start
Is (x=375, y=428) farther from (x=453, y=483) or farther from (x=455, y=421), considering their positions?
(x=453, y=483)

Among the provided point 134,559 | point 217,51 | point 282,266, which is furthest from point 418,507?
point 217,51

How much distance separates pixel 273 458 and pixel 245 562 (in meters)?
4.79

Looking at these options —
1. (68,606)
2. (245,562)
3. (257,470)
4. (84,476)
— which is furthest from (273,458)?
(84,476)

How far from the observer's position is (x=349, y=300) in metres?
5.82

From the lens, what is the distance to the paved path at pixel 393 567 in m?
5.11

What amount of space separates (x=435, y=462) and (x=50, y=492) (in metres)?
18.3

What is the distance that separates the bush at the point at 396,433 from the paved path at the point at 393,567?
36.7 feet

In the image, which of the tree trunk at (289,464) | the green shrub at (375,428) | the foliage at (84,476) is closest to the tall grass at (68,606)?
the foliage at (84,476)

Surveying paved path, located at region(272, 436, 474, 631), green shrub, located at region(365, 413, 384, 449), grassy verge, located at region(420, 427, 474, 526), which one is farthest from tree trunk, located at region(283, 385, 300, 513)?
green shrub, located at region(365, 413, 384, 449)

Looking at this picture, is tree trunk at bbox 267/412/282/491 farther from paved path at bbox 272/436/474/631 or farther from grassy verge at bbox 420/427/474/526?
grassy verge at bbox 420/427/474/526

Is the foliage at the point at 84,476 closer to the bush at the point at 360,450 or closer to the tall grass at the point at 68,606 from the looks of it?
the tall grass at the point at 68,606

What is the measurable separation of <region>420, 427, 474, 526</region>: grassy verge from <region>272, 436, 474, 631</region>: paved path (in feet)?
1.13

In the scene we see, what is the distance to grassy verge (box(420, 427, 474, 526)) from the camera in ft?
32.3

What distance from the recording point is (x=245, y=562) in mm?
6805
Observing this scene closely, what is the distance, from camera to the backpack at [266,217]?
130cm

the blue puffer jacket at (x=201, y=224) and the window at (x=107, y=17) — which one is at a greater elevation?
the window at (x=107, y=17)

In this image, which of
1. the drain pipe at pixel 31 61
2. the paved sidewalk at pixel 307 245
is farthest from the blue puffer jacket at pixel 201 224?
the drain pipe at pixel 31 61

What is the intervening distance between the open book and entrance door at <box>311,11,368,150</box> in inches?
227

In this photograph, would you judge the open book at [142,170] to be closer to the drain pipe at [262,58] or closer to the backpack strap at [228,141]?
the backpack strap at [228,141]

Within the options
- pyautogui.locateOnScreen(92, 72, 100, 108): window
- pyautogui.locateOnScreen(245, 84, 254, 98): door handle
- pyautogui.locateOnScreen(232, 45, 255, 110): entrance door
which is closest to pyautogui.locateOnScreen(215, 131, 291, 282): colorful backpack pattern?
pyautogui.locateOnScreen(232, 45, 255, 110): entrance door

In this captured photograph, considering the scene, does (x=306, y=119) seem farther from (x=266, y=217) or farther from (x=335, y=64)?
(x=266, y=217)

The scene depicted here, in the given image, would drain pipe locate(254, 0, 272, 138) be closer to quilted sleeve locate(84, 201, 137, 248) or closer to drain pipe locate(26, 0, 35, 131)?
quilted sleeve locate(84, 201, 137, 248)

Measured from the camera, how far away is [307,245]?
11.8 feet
end
__WHAT YOU NEED TO DO__. Repeat the rows word for word, starting at the line that contains "In this captured" and continuing through the last row.

__TASK RESULT__.
In this captured photograph, considering the scene, does (x=306, y=119) seem farther from (x=266, y=217) or farther from (x=335, y=64)?
(x=266, y=217)

The scene depicted here, in the given image, would drain pipe locate(254, 0, 272, 138) be closer to quilted sleeve locate(84, 201, 137, 248) or closer to drain pipe locate(26, 0, 35, 131)?
quilted sleeve locate(84, 201, 137, 248)

Measured from the camera, how far away is [307,245]?
11.8 feet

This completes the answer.